Dari jumlah itu, lansia yang sudah mendapatkan dosis pertama sebanyak 5,3 juta dan dosis kedua baru 3,7 juta orang. Adapun target vaksinasi lansia sebanyak 21,5 juta orang dari total sasaran seluruhnya sebanyak 208,2 juta penduduk.
Hidup berdampingan
Selain itu, masyarakat diharapkan bisa hidup berdampingan dengan Covid-19. Penyakit yang disebabkan oleh virus SARS-CoV-2 tersebut diperkirakan bertahan dalam jangka panjang. Karena itu, rencana jangka panjang perlu disiapkan untuk mengendalikan penyakit tersebut.
Guru Besar Bidang Sosiologi Bencana dari Nanyang Technological University (NTU), Singapura, Sulfikar Amir menyampaikan, peta jalan pengendalian pandemi perlu segera disiapkan. Peta jalan tersebut tidak hanya untuk menyelesaikan pandemi Covid-19, melainkan juga untuk mengantisipasi pandemi di masa depan.
“Di satu titik kita bisa mengendalikan penyebaran virus korona namun penyakit tersebut masih terjadi. Kondisi yang bisa disebut sebagai endemi ini tetap harus disiapkan dengan baik dengan indikator yang jelas dan terukur,” ujarnya dalam webinar bertajuk “Skenario Pascapandemi”, Rabu (1/9).
Menurut dia, skenario berupa peta jalan penanganan pandemi perlu dipersiapkan secara komprehensif. Itu mencakup intervensi epidemiologis, intervensi sosial, dan intervensi ekonomi.
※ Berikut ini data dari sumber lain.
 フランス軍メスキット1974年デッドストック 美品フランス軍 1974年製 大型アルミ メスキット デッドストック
Peta jalan tersebut diharapkan bisa menjadi acuan dalam transformasi penanganan pandemi yang lebih terencana.
Di satu titik kita bisa mengendalikan penyebaran virus korona namun penyakit tersebut masih terjadi. Kondisi yang bisa disebut sebagai endemi ini tetap harus disiapkan dengan baik dengan indikator yang jelas dan terukur.
Dalam jangka pendek, peta jalan penyelesaian pandemi Covid-19 bisa disusun dalam tiga fase, yakni fase supresi, fase stabilisasi, dan fase normalisasi. Pada fase pertama, target yang dituju yakni menekan angka kasus penularan dan kematian. Pembatasan sosial serta pelacakan dan pemeriksaan menjadi kunci keberhasilan pada fase ini. Itu juga termasuk dalam pelaksanaan vaksinasi.
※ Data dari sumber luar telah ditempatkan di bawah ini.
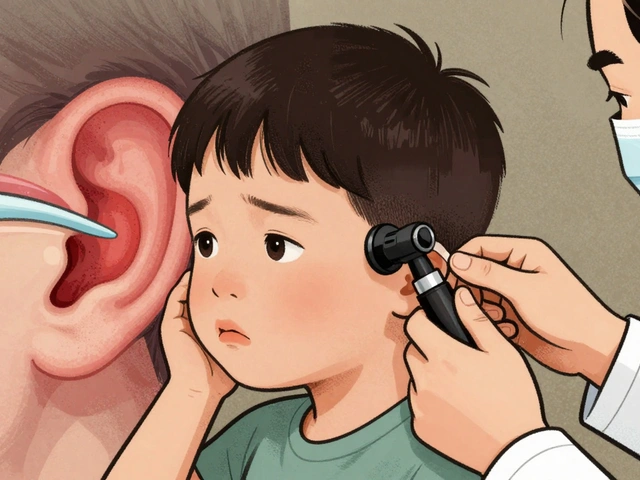Otitis Media: When to Use Antibiotics for Middle Ear Infections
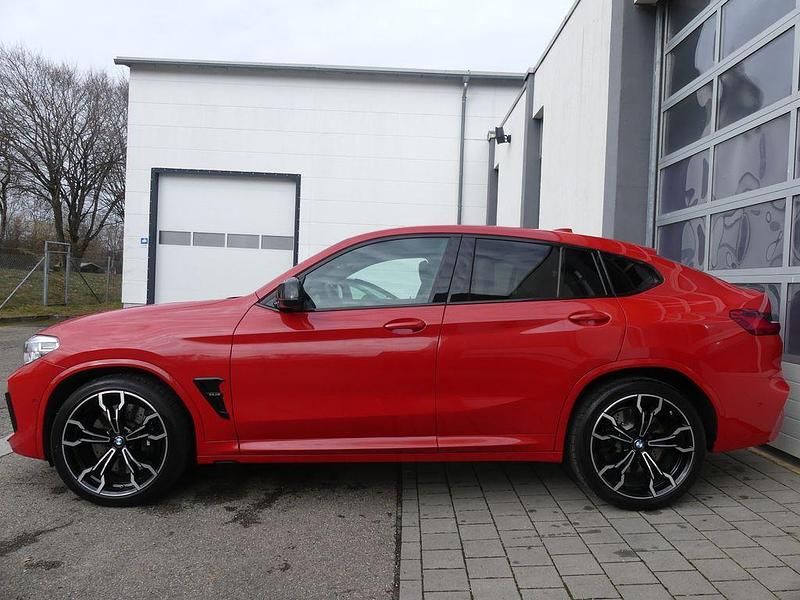 Gebraucht BMW X4 Competition Edition 510 PS (375 kW) 2021 Rot SUV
Fase kedua, ujar Sulfikar, pengendalian penularan Covid-19 bisa ditetapkan pada tingkat tertentu. Di fase ini pula, pembukaan aktivitas sosial dan ekonomi bisa dijalankan secara parsial. Sebelum membuka aktivitas masyarakat, teknik pengendalian risiko penularan Covid-19 perlu dipastikan.
Fase ketiga yakni fase normalisasi. Pada fase ini pandemi sudah dikatakan terkendali. Persepsi risiko masyarakat dan sistem surveilans juga sudah berjalan dengan baik. Indikator untuk menentukan fase ini yaitu angka kasus positif di bawah satu persen dan jumlah kasus harian kurang dari 1.000 kasus per hari,
“Penggunaan teknologi dan sistem pendataan yang andal dan transparan merupakan hal mutlak untuk melewati setiap tahapan dengan baik. Masyarakat harus tahu saat ini sedang masuk dalam fase apa dan apa pula yang akan terjadi setelah fase ini dilewati,” kata Sulfikar.
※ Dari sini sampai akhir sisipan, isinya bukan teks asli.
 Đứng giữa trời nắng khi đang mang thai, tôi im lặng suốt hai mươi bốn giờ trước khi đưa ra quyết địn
Menanggapi hal tersebut, Deputi II Kantor Staf Presiden Bidang Pembangunan Manusia, Abetnego Panca Putra Tarigan menuturkan, skenario jangka panjang penanganan Covid-19 sudah menjadi pembahasan dalam rapat kabinet. Kelembagaan dan pendanaan pun menjadi pertimbangan yang akan dibahas.
“Tantangannya saat ini dalam konteks pandemi Covid-19 memang lebih banyak ad hoc-nya dan banyak terjadi resentralisasi dalam intervensi.Ini perlu kita bahas lagi untuk konteks pandemi ke endemi karena kita tahu di negara kita, desentralisasi adalah keputusan final,” tuturnya.